なんだかんだいって血の繋がった妹の結婚式である。
相手が自分の婚約者だった男というのが本当に意味がわからないけれど、〝妹の結婚式〟というだけならば、行って祝福するべきではないのか、と。
新婦の親族である姉が結婚式欠席。
新郎の元婚約者が結婚式に出席。
この場合は、はたしてどちらがマナー違反で非常識だととがめられるのだろうか。悩ましい。
母は「妹の結婚式なのだから出席してほしい」というようなことを言っていたけれど、もしも出席した場合、結婚式ではおそらく招待客のほとんどが顔見知りばかりになるだろう。
セーデン家の親戚、付き合いのある貴族、オリヤンの家族のユーン伯爵家の親戚のこともよーく知っている。
妹の友達だってオリヤンの友達だって、付き合いの濃淡はあれどみんなアンナの友達でもある。
そして彼らはみんな――お互いの領地の領民ですら、妹の結婚相手がアンナの婚約者だったことを知っているのだ。
そこにのこのこと出席して、新婦の姉として祝福し、「お父様、お母様、お姉様、立派に育ててくださってありがとうございました」という新婦のスピーチを聞いて、感動した顔をしなくてはいけない。
それを聞いて出席者のほとんどが「立派に育った結果、姉の婚約者を寝取ったのか……」という感想を持つであろうことは想像に難くない。
そして寝取られたアンナへ注がれるであろう、参加者たちからの憐憫の(もしくは好奇、嘲りの)視線に耐えなくてはいけないのだ。
控えめに言って、けっこうな地獄である。
少し考えただけで胃がむかむかするような居心地の悪さを覚えるというのに、妹やオリヤンは平気なのだろうか。
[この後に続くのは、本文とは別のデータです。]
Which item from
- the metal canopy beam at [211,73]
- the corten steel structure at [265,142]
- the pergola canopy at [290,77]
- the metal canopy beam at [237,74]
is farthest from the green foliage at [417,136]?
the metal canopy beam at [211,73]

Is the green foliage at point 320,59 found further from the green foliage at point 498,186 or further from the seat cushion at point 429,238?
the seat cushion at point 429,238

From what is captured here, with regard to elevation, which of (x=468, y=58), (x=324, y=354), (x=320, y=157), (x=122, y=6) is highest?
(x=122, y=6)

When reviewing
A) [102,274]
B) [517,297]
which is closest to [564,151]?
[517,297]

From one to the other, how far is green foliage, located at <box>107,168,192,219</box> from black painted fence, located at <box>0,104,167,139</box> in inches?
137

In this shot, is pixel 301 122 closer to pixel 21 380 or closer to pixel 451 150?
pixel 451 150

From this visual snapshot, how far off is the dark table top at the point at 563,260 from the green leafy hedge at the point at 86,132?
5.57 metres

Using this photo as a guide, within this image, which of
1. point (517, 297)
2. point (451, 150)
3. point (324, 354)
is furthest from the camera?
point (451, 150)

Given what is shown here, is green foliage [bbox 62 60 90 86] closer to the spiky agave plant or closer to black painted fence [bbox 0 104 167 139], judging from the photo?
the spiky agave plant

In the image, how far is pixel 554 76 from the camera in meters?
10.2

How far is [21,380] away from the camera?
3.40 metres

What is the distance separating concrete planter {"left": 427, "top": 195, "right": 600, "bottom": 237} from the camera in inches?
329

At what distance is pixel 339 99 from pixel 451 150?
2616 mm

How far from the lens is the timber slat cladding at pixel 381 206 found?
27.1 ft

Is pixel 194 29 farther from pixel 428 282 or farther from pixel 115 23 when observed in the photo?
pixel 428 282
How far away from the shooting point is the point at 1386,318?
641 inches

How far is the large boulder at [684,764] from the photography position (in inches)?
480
手に持った招待状は万年金欠の貧乏男爵家にしてはしっかりとした厚手の封筒で、良い紙を使っていた。彼らの本気がうかがえる。
つまり彼らは姉の元婚約者と妹との結婚式を大々的に行おうとしているし、出席者からの祝福を問題なくもらえると、かなり本気で思っている。
「それ以前に席が埋まるかしら……?」
「評判が良い姉が亡くなったわけでもないのに、その姉の婚約者の相手がなぜか妹に変わっている結婚式など厄介ごとの臭いしかしません。わしなら式の参列は使者を送って終わりにしますな」
アンナの独り言を拾って答えたのは、目に眩しい真っ白な祭服を着て温和な笑みを浮かべる司祭様だ。
『髪を守る会』の会員でもある、王都の神殿の司祭様であった。